DOCUMENT EXTRACT:
# Lionfish and Lobster video



## Cajun Spearit (Jun 3, 2011)

Two dives on the Timber Holes with Carl (Tarzan) and Brandon (Miller Time). 28 Lobster and about 25 or so Lionfish.

Enjoy...

https://www.youtube.com/watch?v=5JpB02QfaLw


----------



## naclh2oDave (Apr 8, 2008)

Very nice. How do you like that Hawaiian sling compared to a mini pole spear? Seems like a pole spear is easily operated by one hand compared to that, which takes two? A couple nice flounder there too, lots of nice fish!


----------



## New2ThaSport (Apr 27, 2011)

Hell yeah I want a lionfish for my tank. Where was this?


----------



## Cajun Spearit (Jun 3, 2011)

naclh2oDave said:


> Very nice. How do you like that Hawaiian sling compared to a mini pole spear? Seems like a pole spear is easily operated by one hand compared to that, which takes two? A couple nice flounder there too, lots of nice fish!


Agreed, but I can't hit anything with a pole spear...I seem to be more acurate with the sling.


----------



## naclh2oDave (Apr 8, 2008)

Cajun Spearit said:


> Agreed, but I can't hit anything with a pole spear...I seem to be more acurate with the sling.


I hear ya! You are good with that!


----------



## aquatic argobull (Mar 2, 2009)

Nice hunting. Craving lobster now


----------



## lobsterman (Sep 30, 2007)

A couple of those lion fish looked like hosses.

SOURCE DATA:
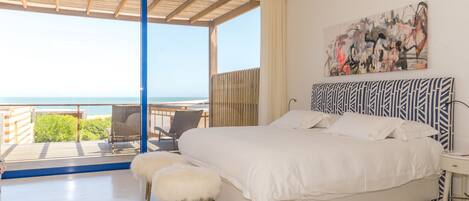 A bedroom with a large bed, a view of the sea, and a balcony with a chair.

TASKS FOR THIS EXERCISE:
**1.** List every distinct username that posts in the lionfish and lobster thread.
**2.** According to the lionfish and lobster thread, how many lobster were taken on the two dives at the Timber Holes?
**3.** Carry the lionfish and lobster thread forward from its final post.
The material has no connection to the lionfish and lobster thread.

RESULTS OF THE TASKS:
**1.** Cajun Spearit, naclh2oDave, New2ThaSport, aquatic argobull, lobsterman

**2.** 28 lobster.

**3.**
----------



## Turtlebait (Dec 3, 2008)

Where did you get the blue catch bag? - Ric


----------



## Cajun Spearit (Jun 3, 2011)

Turtlebait said:


> Where did you get the blue catch bag? - Ric


 Dive shop on 98.


----------



## sealark (Sep 27, 2007)

Cajun Spearit said:


> Dive shop on 98.


That would be Dive Pros.


----------



## Sequoiha (Sep 28, 2007)

That was a great video, I have many dives out there, love me some bug hunting, y'all were busy.


----------



## WhackUmStackUm (Jan 31, 2010)

Awesome shooting and lobster grabbing. You guys are machines!


----------



## Jarhead (Jul 3, 2008)

Awsome Video !!!! I gotta get a GoPro.


----------



## coolbluestreak (Jun 27, 2011)

Great job guys! I would think that Carl could load the boat with lionfish, you know, since it doesn't take a real speargun and they don't move very fast.


----------



## afogg (Dec 11, 2011)

Very nice. Some big lions there!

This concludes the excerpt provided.